- [TEXT BLOCK]:
◆ ◆ ◆ ◆ ◆
The GDPR’s reactive transparency mechanisms are equally limited. Individuals must actively request access to their data. Art. 12(5) of the GDPR allows controllers to refuse or charge for “manifestly unfounded or excessive” access requests. Additionally, under Art. 11(1) and Recital 64 of GDPR, controllers are not obliged to maintain or obtain additional information solely to identify data subjects when identification is no longer necessary for processing—an argument frequently invoked by AI companies processing de‑identified or aggregated training data.

These structural limitations explain why the AI Act’s transparency regime is viewed not as a competing framework but as a complementary one, designed to close some of the gaps left by the GDPR. As the European Data Protection Board (EDPB) emphasized in a March 2024 statement discussing the role of data protection authorities within the AI Act framework, “the AI Act and the Union data protection legislation … need to be, in principle, considered (and coherently interpreted) as complementary and mutually reinforcing instruments.”

From transparency to enforcement: Bridging the AI Act and the GDPR

The EU AI Act marks a significant shift by making GPAI providers legally responsible for publishing basic information about their training datasets, creating for the first time a foundation for systemic, public-facing accountability rather than leaving individuals to pursue answers case by case.

Although Article 53 does not create new individual rights. The obligations in Article 53 of the AI Act do not establish individual rights or remedies for data subjects; its transparency requirements can indirectly strengthen the enforcement of existing GDPR obligations, especially when it comes to the use of personal data by big AI companies to train their models. Public summaries may serve as evidence, helping individuals justify data subject access requests under Article 15 of the GDPR or support complaints to Data Protection Authorities (DPAs) under Article 77 of the GDPR. They can also enable collective redress: under Article 80 of the GDPR and the Representative Actions Directive, qualified entities may seek injunctions or damages by using AI Act disclosures to demonstrate unlawful data processing.
◆ ◆ ◆ ◆ ◆
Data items
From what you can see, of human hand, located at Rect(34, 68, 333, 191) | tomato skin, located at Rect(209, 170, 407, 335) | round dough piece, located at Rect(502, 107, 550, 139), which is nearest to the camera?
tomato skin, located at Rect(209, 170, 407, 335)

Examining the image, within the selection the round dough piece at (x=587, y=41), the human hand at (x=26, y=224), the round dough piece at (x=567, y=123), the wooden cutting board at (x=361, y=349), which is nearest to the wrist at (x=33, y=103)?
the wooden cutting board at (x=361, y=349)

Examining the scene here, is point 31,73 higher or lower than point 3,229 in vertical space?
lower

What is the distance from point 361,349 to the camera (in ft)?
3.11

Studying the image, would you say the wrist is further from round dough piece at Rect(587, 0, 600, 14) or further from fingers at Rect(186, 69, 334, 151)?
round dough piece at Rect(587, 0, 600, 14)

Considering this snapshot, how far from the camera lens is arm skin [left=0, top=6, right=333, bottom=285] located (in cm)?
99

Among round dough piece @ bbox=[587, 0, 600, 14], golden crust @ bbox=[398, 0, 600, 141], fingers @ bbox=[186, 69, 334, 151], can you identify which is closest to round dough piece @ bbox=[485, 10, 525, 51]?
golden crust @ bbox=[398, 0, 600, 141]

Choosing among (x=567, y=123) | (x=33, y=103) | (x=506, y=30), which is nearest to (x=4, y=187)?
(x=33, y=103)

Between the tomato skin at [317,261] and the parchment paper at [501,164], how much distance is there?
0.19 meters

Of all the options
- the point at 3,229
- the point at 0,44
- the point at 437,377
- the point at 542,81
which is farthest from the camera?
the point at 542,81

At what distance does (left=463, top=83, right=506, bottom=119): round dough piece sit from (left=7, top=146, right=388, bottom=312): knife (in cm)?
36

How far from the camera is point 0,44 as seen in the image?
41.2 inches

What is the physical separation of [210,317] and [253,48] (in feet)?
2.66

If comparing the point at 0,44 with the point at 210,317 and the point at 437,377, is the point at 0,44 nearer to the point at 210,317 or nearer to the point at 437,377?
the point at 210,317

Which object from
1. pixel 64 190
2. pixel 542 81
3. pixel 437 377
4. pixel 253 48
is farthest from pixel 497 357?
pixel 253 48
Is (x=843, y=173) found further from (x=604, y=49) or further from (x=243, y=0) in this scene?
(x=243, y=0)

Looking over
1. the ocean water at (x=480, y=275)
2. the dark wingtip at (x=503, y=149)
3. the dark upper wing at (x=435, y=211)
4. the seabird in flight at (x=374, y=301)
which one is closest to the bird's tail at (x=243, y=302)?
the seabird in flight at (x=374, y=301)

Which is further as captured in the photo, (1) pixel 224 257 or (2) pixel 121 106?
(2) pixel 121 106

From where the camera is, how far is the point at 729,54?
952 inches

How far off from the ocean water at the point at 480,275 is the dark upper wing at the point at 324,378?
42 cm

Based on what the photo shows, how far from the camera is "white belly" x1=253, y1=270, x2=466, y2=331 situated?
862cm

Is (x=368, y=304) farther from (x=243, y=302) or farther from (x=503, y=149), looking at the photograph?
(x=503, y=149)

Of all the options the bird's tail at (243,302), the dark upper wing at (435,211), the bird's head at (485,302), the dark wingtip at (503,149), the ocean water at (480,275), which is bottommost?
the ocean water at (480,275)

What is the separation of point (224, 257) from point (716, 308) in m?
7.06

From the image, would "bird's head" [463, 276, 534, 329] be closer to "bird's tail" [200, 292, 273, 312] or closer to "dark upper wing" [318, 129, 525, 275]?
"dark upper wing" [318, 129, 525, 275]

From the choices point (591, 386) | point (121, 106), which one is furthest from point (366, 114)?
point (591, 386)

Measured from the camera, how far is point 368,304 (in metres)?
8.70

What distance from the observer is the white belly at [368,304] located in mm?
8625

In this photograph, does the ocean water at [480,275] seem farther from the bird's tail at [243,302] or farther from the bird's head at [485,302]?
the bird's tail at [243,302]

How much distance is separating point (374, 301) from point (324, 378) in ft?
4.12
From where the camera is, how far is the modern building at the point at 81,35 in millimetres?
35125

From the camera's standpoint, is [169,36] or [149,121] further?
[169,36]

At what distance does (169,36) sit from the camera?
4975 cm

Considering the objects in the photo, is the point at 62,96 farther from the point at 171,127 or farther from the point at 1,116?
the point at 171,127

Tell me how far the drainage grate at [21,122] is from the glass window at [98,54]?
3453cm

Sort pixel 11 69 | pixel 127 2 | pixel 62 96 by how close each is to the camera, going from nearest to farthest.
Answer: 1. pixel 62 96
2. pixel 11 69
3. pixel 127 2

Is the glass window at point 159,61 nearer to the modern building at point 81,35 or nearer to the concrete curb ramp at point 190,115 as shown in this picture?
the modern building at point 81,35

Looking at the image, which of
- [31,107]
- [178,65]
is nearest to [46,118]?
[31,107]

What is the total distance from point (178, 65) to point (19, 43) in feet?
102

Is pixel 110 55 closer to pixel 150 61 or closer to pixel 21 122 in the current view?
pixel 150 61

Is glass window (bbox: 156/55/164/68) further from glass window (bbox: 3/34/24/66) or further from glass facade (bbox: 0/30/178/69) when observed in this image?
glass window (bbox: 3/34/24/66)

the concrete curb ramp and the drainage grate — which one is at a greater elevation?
◆ ◆ ◆ ◆ ◆
- [TASK REQUIREMENTS]:
(A) Can you repeat the part of the passage on the AI Act and the GDPR between "These structural limitations" and "case by case.", inclusive?
(B) Which articles of the GDPR does the passage on the AI Act and the GDPR cite? List every one.
This material was taken from a separate source.

- [EXERCISE ANSWERS]:
(A)
These structural limitations explain why the AI Act’s transparency regime is viewed not as a competing framework but as a complementary one, designed to close some of the gaps left by the GDPR. As the European Data Protection Board (EDPB) emphasized in a March 2024 statement discussing the role of data protection authorities within the AI Act framework, “the AI Act and the Union data protection legislation … need to be, in principle, considered (and coherently interpreted) as complementary and mutually reinforcing instruments.”

From transparency to enforcement: Bridging the AI Act and the GDPR

The EU AI Act marks a significant shift by making GPAI providers legally responsible for publishing basic information about their training datasets, creating for the first time a foundation for systemic, public-facing accountability rather than leaving individuals to pursue answers case by case.

(B)
- Article 12(5)
- Article 11(1)
- Article 15
- Article 77
- Article 80